> **The task**:
Continue the passage on negative gearing in Australia, starting right after its final sentence.

> **Selected passage**:
========

= Negative gearing in Australia =

Australian taxation policy

Negative gearing in Australia refers to the provisions within the Australian income tax system that allow taxpayers to offset net losses from investment activities against other income, a practice commonly known as negative gearing. Negative gearing can occur in several investment contexts; for example, with real estate investments, it occurs when the net rental income is less than the mortgage loan interest payable, and with shares, when net dividend income is less than the interest payable on a margin loan.

==General==
For income tax purposes, Australia permits the offsetting of property losses against other categories of income, such as wage or business income, with limited restrictions. Negative gearing by property investors reduced personal income tax revenue in Australia by $6.7 billion in the 2014–15 financial year and $10.9 billion in the 2023–24 financial year. That figure is projected to reach $12.3 billion in 2024–25.

========

> **Given information**:
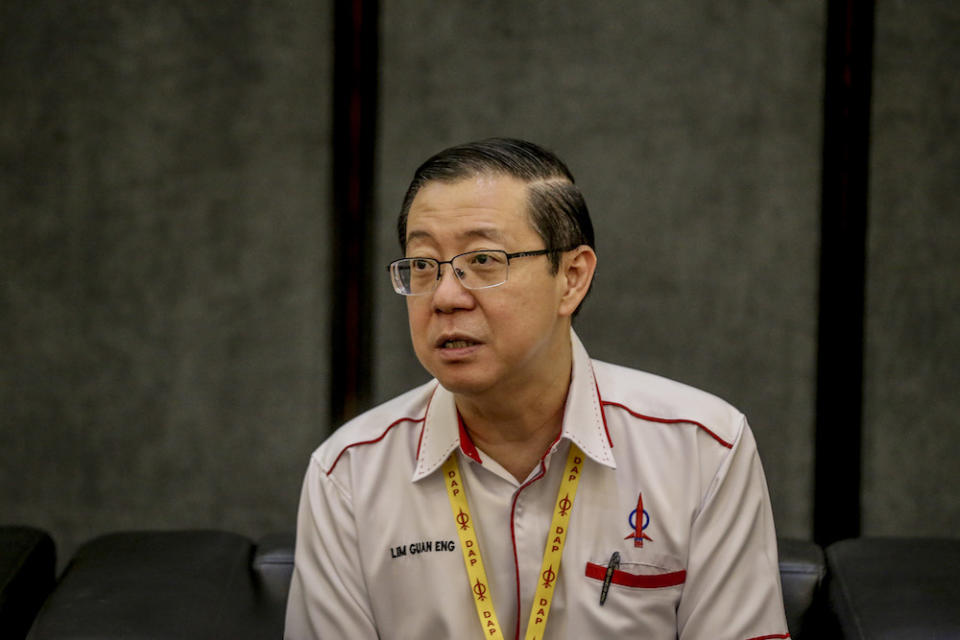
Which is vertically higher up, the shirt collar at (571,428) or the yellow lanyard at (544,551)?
the shirt collar at (571,428)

========

> **Result of this task**:
Negative gearing has been a recurring political issue in Australia, featuring prominently in the 2016 and 2019 Australian federal elections. During both campaigns, the Australian Labor Party proposed restricting negative gearing to newly constructed housing and reducing the capital gains tax discount from 50% to 25%. A report by the Grattan Institute found that negative gearing provides proportionally greater tax benefits to higher-income taxpayers than to lower-income taxpayers.

Treasurer Scott Morrison responded to criticism of the policy by citing tax data indicating that a larger number of taxpayers in middle-income occupations (including teachers, nurses, and electricians) claimed negative gearing deductions than did finance managers.

==History==
Australian taxpayers have historically been permitted to offset losses from investment properties against other income. Previously, negative gearing was restricted by a prohibition on the transfer of contingent property income, and property losses could not be used to offset income from labour. Whether this restriction applied to losses as well as income remains unclear under the Income Tax Assessment Act 1936.

In 1983, the Victorian Deputy Commissioner of Taxation briefly disallowed deductions for interest in excess of rental income for Victorian property investors, preventing losses from being transferred or carried forward. That ruling was overruled by the federal tax commissioner shortly afterward.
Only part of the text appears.